What you are asked to do = Extend the text on rate limiting in Tetrate Enterprise Gateway for Envoy, starting right after its final sentence.

Text section section start

Tetrate Enterprise Gateway for EnvoyVersion: v1.4.x

Rate Limiting

There are myriad reasons to limit the rate of requests to an endpoint, including fair use of your resources by customers, and protection of your services by ensuring they don't go over their qps capacity.

info

The Envoy proxies used by Tetrate Enterprise Gateway for Envoy (TEG) to process and forward user requests do support a form of ratelimiting natively. However this is local-only; each proxy keeps its own count of how many requests have hit and endpoint, and can only make decisions based on that local number. Since TEG horizontally scales out the Envoys at the edge of your cluster (for both scale reasons, and to avoid single-points-of-failure), each proxy doing its own local limiting isn't sufficient to keep load on your services to a given level. What's needed is global ratelimiting, i.e. across all the proxies. This requires them to co-ordinate about the request counts for each endpoint. This in turn needs a global counter, available to all of them. TEG's batteries-included approach provides this for you as part of the standard install, realized as a Redis server available on the network.

Text section section end
Source material section start

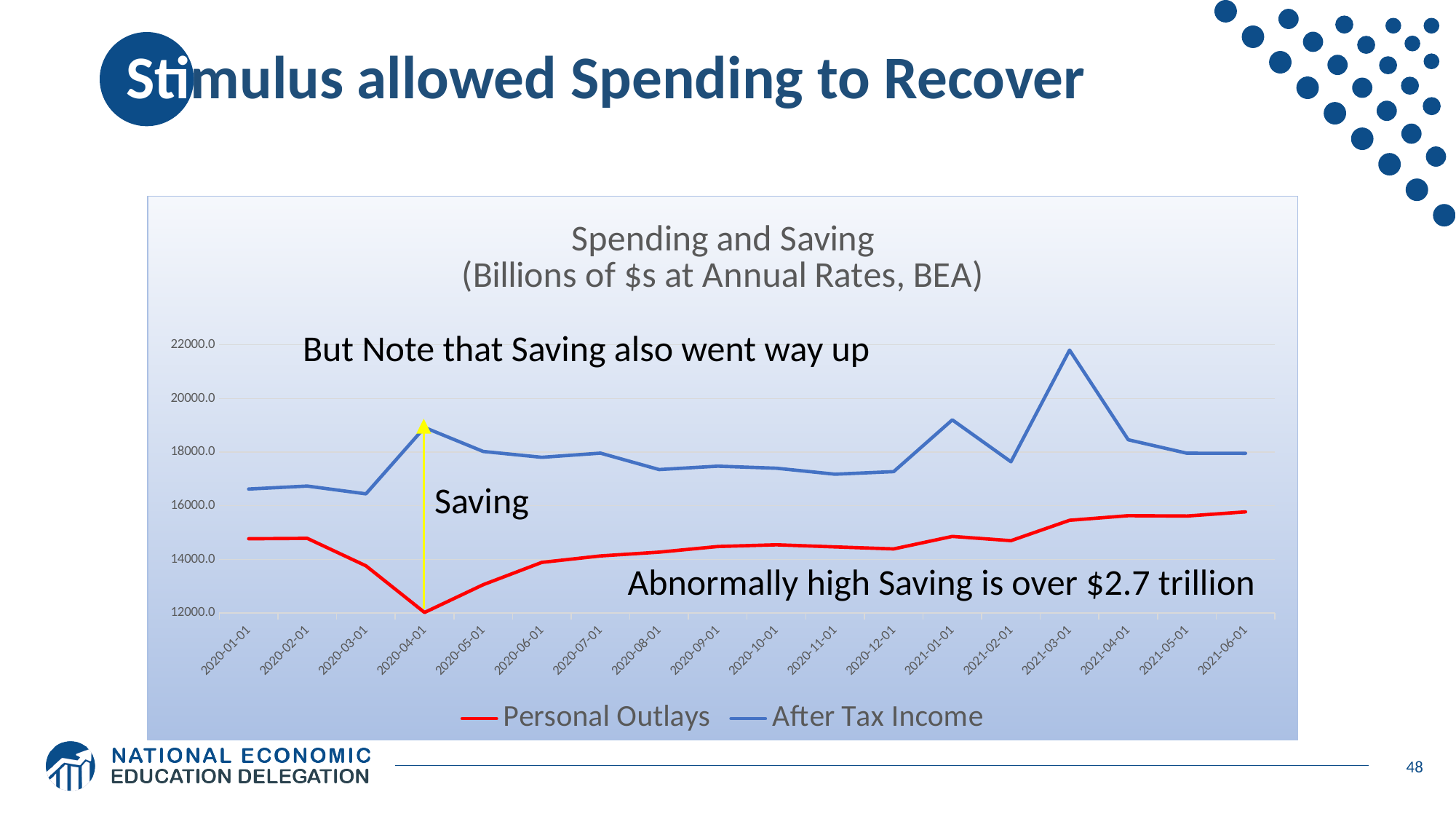
On which date do Personal Outlays reach their lowest value? 2020-04-01 On which date does After Tax Income reach its highest value? 2021-03-01 Which series has the higher value on 2021-03-01, Personal Outlays or After Tax Income? After Tax Income Is the value of Personal Outlays on 2021-06-01 greater or less than 16000.0? less Is the value of Personal Outlays on 2020-04-01 greater or less than 14000.0? less How many dates are shown on the x axis of the chart? 18 Do Personal Outlays rise or fall from 2020-04-01 to 2021-06-01? rise What kind of chart is shown on the slide? line chart Is the value of After Tax Income on 2021-03-01 greater or less than 20000.0? greater What is the title of the chart? Spending and Saving (Billions of $s at Annual Rates, BEA) How many series does the chart legend list? 2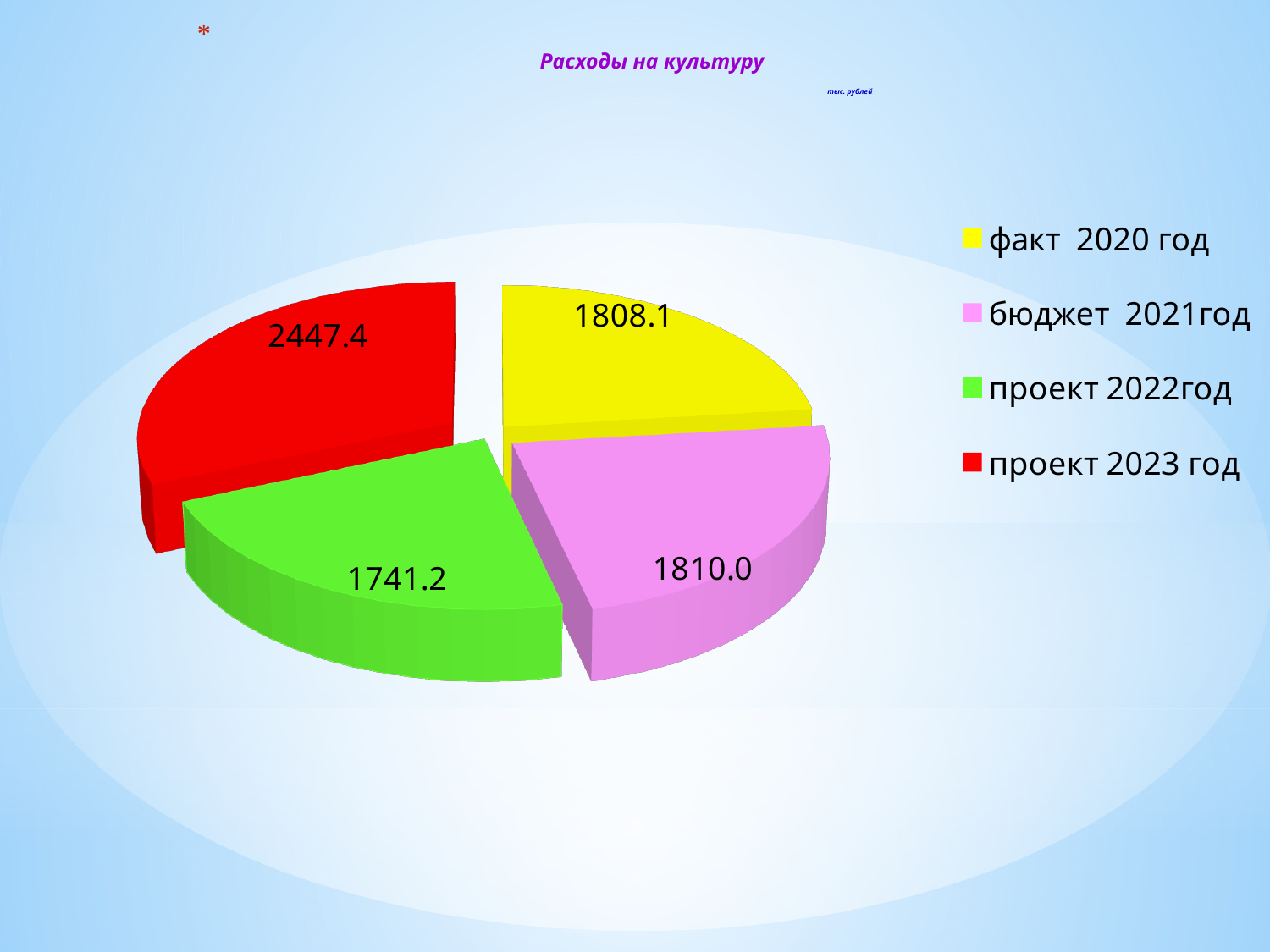
Which category has the largest slice of the pie? проект 2023 год What colour is the slice for проект 2022год? Green How many slices does the pie chart have? 4 What is the value for проект 2022год? 1741.2 What type of chart is shown on the slide? Pie chart Which is larger, the value for проект 2023 год or the value for проект 2022год? проект 2023 год What is the title of the chart? Расходы на культуру What is the difference between the values for проект 2023 год and факт 2020 год? 639.3 What is the value for проект 2023 год? 2447.4 Which category has the smallest slice of the pie? проект 2022год What is the value for бюджет 2021год? 1810.0 What is the value for факт 2020 год? 1808.1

Source material section end

Result =
warning

While the TEG-managed Redis instance is a great way to get started, it is not deployed in a production-hardened manner and should be considered suitable for demo purposes only.

TEG makes enforcing global rate-limits easy; configurable with a simple resource. And because TEG is layer-7 (i.e. HTTP) aware, ratelimits can be applied to individual HTTP hosts, paths, and other attributes available in the requests' HTTP headers, e.g. username.

Prerequisites

This article will just cover configuring ratelimiting. Before we can look at that, you should have a Kubernetes cluster, with TEG installed, an app deployed, and that app exposed outside of the cluster using TEG. You can follow the Expose Your Application guide to get to this point. This guide suggests you install an example httpbin instance to test with. The instructions in this article will configure ratelimiting for this httpbin instance, but you can of course change them to refer to your own app(s).

Configuring ratelimiting

Ratelimiting using BackendTrafficPolicy

First, we will configure a ratelimiting setting using BackendTrafficPolicy. This states that any endpoint subject to it will be limited to 1 request per second.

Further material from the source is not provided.